Hacking a weird failing HTTP request

I recently finished watching Mr. Robot. If you didn’t check out the show please do. Last few days I felt like I’m hacking something. Just like Elliot in MR. Robot. This blog post is about fixing a weird bug. Really strange problem with a failing HTTP request.

The projects that I’m working on live in a virtual box. We have a wonderful setup where all the tools/parts of the applications are installed in a virtual machine. We don’t have to think about database or servers. Thankfully to Vagrant and Ansible everything is on place with a single command.

Here is a raw diagram of how the problematic application works:

     Host machine
      (browser)
          |
          | request
          |
|--- virtual machine ---|
|         |             |
|       nginx           |
|    (proxy_pass)       |
|         |             |
|-----------------------|
          |
          |
    Local network
    (home router)
          |
          |
        My ISP
          |
          |
       External
         API

The browser in the host machine sends a request to a virtual host that is pointing to the IP of the virtual machine. Inside that VM we have a nginx server listening. The server then proxy pass the request to an external API.

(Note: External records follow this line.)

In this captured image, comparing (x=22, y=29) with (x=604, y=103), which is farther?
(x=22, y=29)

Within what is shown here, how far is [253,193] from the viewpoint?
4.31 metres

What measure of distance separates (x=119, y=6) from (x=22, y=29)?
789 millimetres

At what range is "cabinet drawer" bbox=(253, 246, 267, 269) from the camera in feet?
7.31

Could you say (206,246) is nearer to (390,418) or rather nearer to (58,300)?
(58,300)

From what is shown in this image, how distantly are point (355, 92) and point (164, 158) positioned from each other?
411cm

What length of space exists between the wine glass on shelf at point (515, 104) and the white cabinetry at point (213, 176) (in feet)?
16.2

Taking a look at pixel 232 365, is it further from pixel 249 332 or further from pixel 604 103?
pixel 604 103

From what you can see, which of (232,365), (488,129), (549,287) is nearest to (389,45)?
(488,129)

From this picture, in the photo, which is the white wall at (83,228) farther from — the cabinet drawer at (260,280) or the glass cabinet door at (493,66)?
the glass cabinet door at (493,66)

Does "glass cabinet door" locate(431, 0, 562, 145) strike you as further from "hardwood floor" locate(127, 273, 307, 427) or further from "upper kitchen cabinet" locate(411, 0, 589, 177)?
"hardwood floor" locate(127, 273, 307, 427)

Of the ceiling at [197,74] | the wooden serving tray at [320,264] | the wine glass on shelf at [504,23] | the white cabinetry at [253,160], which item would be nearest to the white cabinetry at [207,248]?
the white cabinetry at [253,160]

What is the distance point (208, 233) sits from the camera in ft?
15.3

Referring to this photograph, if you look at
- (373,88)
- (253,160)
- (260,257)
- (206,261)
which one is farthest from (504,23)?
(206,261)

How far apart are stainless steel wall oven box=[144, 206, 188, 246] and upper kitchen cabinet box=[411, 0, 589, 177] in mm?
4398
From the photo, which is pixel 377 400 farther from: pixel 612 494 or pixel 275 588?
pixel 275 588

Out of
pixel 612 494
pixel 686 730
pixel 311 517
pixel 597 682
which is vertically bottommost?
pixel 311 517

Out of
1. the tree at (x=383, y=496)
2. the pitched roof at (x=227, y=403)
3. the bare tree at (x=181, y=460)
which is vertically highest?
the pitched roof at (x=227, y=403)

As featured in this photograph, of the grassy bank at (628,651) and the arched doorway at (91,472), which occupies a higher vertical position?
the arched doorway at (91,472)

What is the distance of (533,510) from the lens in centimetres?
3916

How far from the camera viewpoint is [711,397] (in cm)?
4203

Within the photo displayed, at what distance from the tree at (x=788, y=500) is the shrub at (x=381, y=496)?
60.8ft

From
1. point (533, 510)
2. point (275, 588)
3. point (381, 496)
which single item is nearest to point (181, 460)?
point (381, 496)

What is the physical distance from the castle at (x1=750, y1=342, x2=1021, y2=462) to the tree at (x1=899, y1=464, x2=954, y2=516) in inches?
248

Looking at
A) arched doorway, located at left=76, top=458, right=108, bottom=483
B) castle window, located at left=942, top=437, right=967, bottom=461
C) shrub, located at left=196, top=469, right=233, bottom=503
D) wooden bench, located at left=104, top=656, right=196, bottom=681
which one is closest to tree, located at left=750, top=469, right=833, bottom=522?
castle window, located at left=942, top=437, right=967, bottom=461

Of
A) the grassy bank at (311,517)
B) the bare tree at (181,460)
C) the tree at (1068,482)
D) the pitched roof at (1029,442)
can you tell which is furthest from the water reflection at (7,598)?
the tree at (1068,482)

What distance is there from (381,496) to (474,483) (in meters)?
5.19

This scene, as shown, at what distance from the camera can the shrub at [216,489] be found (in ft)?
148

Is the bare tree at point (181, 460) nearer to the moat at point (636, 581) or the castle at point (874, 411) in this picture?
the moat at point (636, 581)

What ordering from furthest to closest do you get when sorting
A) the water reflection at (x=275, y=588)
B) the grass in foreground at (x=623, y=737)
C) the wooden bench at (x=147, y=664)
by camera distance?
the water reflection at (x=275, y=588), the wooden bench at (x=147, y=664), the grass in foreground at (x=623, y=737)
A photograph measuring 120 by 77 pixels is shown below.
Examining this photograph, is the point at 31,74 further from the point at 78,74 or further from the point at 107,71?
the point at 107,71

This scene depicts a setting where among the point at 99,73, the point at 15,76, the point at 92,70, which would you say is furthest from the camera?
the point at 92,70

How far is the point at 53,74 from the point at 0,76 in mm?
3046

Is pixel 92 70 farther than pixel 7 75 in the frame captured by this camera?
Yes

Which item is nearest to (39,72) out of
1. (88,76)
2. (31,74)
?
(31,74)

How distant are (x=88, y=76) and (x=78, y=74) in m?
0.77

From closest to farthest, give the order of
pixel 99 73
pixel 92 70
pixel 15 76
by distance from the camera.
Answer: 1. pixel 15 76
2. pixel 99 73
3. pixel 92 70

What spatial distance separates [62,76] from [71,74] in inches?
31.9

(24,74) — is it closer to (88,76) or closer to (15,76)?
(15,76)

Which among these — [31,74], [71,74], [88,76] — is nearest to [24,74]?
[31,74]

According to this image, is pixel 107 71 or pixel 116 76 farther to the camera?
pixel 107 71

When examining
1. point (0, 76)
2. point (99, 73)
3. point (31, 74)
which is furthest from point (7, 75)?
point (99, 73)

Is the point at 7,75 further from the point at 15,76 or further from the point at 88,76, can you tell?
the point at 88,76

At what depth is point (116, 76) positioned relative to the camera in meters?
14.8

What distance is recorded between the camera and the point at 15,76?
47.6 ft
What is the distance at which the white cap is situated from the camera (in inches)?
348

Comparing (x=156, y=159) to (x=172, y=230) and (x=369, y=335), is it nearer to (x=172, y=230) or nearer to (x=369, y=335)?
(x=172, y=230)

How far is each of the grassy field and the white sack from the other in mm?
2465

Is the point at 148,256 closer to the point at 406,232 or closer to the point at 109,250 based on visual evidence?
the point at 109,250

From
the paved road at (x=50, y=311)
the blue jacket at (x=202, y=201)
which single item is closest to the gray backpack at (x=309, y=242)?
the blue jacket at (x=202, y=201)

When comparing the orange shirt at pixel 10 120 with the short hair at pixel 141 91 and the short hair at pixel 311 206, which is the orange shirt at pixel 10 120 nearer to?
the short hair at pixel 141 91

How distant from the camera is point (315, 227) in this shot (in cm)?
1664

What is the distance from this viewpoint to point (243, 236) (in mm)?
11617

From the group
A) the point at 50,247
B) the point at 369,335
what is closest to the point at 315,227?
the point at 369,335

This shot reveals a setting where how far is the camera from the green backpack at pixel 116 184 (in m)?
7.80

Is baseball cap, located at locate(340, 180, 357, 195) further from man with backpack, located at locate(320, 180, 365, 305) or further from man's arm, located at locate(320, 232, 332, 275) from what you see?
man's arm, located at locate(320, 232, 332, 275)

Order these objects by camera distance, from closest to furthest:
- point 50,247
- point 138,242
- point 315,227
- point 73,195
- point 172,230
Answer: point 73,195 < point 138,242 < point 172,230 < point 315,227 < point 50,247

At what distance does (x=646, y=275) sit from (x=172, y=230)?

Nothing too complicated but here is what happens on my machine: the fourth request to specific API endpoint fails and it is marked as canceled by the browser.

failing http request

First I thought that it is something with the app. However, I quickly eliminated this option because Safari and Firefox don’t have this problem. So I had to investigate in Chrome. I continued by opening chrome://net-internals/#events. It’s a nice tool showing the events that occur in the browser including the network activity. I tracked down the problematic request and saw the following:

t=25868 [st=   2]     -HTTP_TRANSACTION_SEND_REQUEST
t=25868 [st=   2]     +HTTP_TRANSACTION_READ_HEADERS  [dt=8000]
t=25868 [st=   2]       +HTTP_STREAM_PARSER_READ_HEADERS  [dt=8000]
t=33867 [st=8001]          CANCELLED
t=33868 [st=8002]   -URL_REQUEST_START_JOB
                     --> net_error = -3 (ERR_ABORTED)
t=33868 [st=8002]    URL_REQUEST_DELEGATE  [dt=0]
t=33868 [st=8002] -REQUEST_ALIVE

It looked like I didn’t pay enough attention on the canceled report in the Network panel. Even there we may see that the request fails after eight seconds. Eight doesn’t sound like a standard timeout so I searched about this number in the application’s code. I found the following:

var requestOptions = {
  url: url,
  method: method,
  data: data,
  json: true,
  prepareParams: options.prepareParams,
  defaultHeaders: {},
  headers: {
    'Content-Type': type,
    'X-Requested-With': 'XMLHttpRequest',
    'Accept': '*/*'
  },
  timeout: 8000
};

The server doesn’t respond in these eight seconds and the front-end simply cancels the request.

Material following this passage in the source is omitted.